I've had chronic headaches since 2001. At first they were incredibly debilitating, sending me to my bed in a darkened room for hours at a time unable to do anything much. At one stage I was getting them about 4 days out of every 7, and it was affecting work.

It was diagnosed first as chronic tension headache syndrome, then chronic migraine, then a mixture of the two. They did eventually get under control with a mixture of tricyclic anti-depressants and beta blockers; I have sumatriptan as well, which works about 50% of the time. For the last 10 years I've only had the occasional really bad one, maybe one very 6-8 weeks, and I avoid chocolate products high in cocoa.

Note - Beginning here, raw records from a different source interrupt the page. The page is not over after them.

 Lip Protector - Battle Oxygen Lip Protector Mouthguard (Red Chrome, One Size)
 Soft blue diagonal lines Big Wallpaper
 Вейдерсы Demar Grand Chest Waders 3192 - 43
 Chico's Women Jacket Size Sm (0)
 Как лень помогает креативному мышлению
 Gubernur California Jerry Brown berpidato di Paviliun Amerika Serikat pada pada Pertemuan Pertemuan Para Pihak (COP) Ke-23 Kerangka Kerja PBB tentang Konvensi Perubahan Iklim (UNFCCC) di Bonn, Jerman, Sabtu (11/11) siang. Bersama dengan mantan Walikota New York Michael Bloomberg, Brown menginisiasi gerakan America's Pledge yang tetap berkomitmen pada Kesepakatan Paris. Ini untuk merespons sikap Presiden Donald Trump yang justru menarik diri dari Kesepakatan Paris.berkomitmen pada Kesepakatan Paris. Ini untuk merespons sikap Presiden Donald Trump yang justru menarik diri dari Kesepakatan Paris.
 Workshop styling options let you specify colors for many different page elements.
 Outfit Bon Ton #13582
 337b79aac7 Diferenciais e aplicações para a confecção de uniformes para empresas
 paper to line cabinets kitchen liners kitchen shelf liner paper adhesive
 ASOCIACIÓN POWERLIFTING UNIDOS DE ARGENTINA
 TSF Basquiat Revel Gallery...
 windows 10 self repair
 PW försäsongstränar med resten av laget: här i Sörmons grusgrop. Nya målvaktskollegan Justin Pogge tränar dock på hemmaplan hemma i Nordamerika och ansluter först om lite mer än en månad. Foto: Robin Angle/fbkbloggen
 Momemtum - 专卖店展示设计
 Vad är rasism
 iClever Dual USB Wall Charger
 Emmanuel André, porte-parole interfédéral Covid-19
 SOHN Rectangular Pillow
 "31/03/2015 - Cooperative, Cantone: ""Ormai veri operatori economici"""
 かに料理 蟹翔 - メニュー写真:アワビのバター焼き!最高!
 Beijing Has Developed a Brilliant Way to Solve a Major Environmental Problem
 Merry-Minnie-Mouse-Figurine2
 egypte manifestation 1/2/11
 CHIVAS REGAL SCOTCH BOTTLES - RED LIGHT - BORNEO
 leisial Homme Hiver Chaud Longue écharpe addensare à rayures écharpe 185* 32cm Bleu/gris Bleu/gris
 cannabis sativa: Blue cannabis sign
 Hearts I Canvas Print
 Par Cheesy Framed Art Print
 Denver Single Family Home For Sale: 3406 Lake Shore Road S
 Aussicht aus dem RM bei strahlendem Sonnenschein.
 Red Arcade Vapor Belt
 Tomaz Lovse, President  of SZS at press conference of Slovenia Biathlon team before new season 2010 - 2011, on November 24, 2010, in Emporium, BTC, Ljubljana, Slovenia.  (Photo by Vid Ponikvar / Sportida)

In the last 4 months, however, they've ramped up again. I'm back to 2 or 3 a week, I'm dropping hours at work (I WFH full time) and when I went on my first appointment in person in 18 months recently, I developed one within the first hour and couldn't concentrate or speak properly.

I spoke to my (new) GP this week and he suggested increasing my tricyclic meds for 4 weeks - I'm only on day four of increasing by half a dose, and now I just have burning diarrhoea AND a headache every day.

I've no idea why I've suddenly lost control of them and why nothing is working any more, and I'm not convinced by the GPs latest approach although I know I haven't given it long enough. I'm just really fed up, I start an exciting new job in 6 weeks but I'm not working effectively at all.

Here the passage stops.